The well-known Minard diagram (see its larger version here) shows the losses suffered by Napoleon’s mighty army in the 1812-1813 during his invasion of Russia. Six variables are famously plotted in 2D: the size of the army, its location, time, direction of movement, and the outdoor temperature. The line width illustrates the size of the army at various points in time, while the temperature chart at the bottom suggests temperature to be the cause of the decrease in army size. This innovative multivariate display on a two dimensional surface tells a story that can be understood immediately. BTW, see it re-plotted here using D3 technology.
However, is this really a great example of cleverly-found causation or a case of misinterpreted correlation? Without doing an in-depth analysis of the data, I can only point out a couple of things.
During Napoleon’s invasions of Russia, the weather was not cold all of the time. For example, the major battle of the war, the Borodino battle (which is near Moscow and half-way into his journey), was fought early in September, when the weather was pretty warm, which could be seen from the historical painting that follows.
You can also see in the diagram that the size of Napoleon’s army started declining) immediately after Napoleon crossed the Niemen (or Neman) river earlier that summer (in June), when the temperatures were obviously well above freezing.
Other potentially important factors such as 1) the distance traveled, 2) increasing fighting intensity, 3) outbreaks of illness, 4) depletion of supplies, and some others are not accounted for in Minard’s analysis, but could have had the same or similar effect on the army’s losses. His “feature selection” process was not very rigorous.

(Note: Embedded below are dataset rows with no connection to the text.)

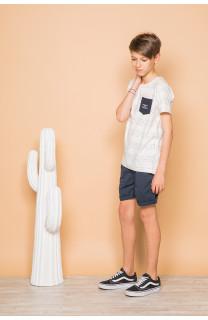 T-shirt SCRIPT Boy S19125B (45123) - DEELUXE-SHOP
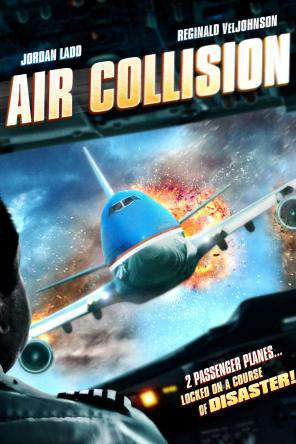 Air Collision, Movie on DVD, Action Movies, Adventure Movies, Suspense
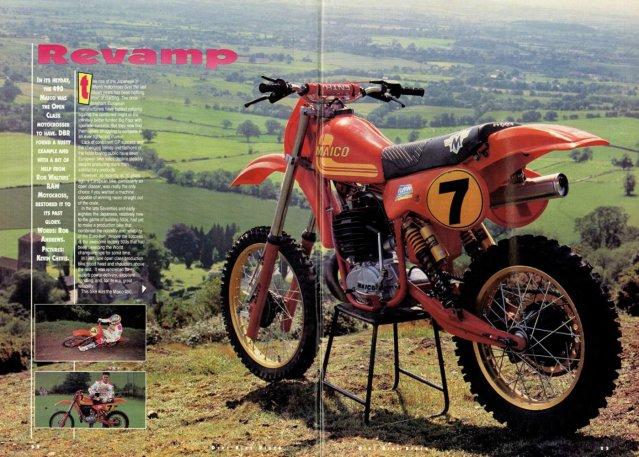 Maico 490. 4q2b5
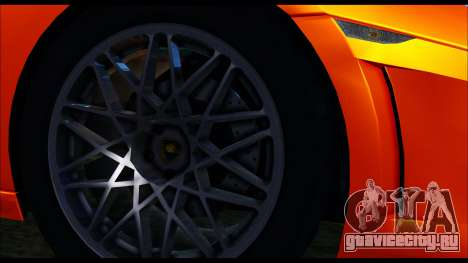 Lamborghini Gallardo LP560 PJ для GTA San Andreas вид сзади слева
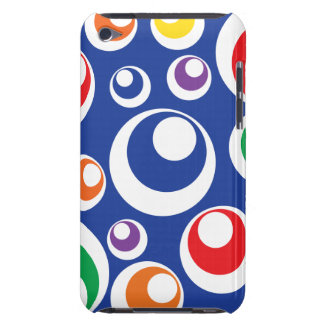 Crazy Colorful Circle Balls Blue Pattern iPod Touch Case-Mate Case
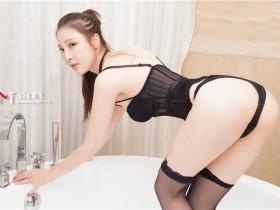 [MTgirl蜜团女孩] 2018.05.13 NO.002 黑丝 易灵溪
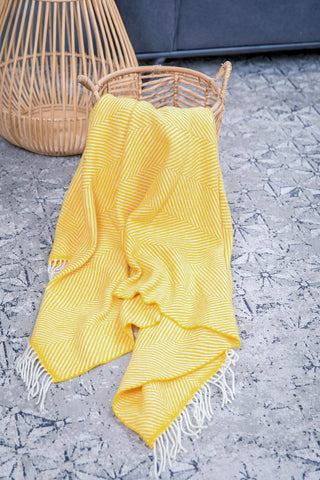 yellow foxford woollen mills throw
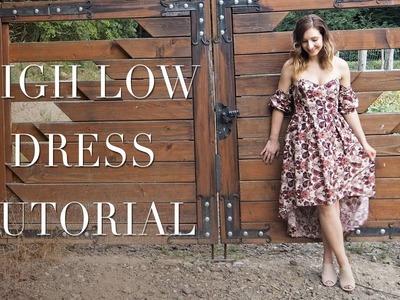 DIY | High Low Dress | Boning Tutorial | Szilvia Bodi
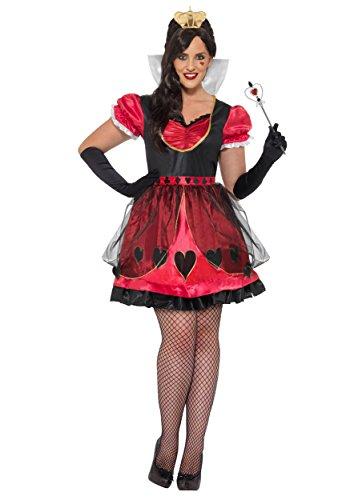 Halloween 2017 Disney Costumes Plus Size & Standard Women's Costume Characters - Women's Costume CharactersPlus Size Queen of Wonderland Costume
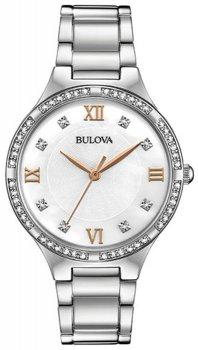 Zegarek damski Bulova 96L264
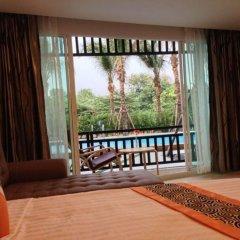 Aranta Airport Hotel 3* Номер Делюкс с различными типами кроватей фото 3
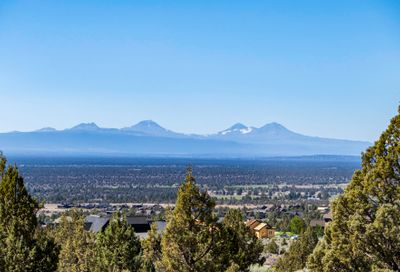 Lot 548 Hope Vista Powell Butte OR 97753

I spent about 20 mins and managed to roughly capture the distance Napoleon’s army traveled from one location to another and then matched it with the corresponding army size numbers from Minard’s diagram. This is what I got:
The X-axis of this chart represents a cumulative distance traveled (in km) and the y-axis corresponds to Napoleon’s army size. With the traveled distance increasing, the army size declines exponentially from approximately 400,000 down to around 10,000. The temperature remained above zero until about half of the distance (1000-1250 km), and then declined below zero, but the overall fit to the data remains good independently of the temperature.
I think I can now propose a pretty strong alternative hypothesis that the temperature had relatively little impact on the decline of Napoleon’s army and the distance it traveled was a much more important factor. It is sufficient for us to explain what happened without even involving such factors as temperature.
Let me conclude now that, while Minard’s diagram is a very creative and innovating way to represent data, the conclusion this diagram offers seems to be unjustified. It proposed, in my opinion, a plausible and comfortable explanation to the French society of the time it was created by suggesting that cold weather was to blame for Napoleon’s catastrophe. But, if we look at the data more closely, it seems like the huge distance traveled, not the temperature was detrimental to Napoleon’s plans.
C’est la vie.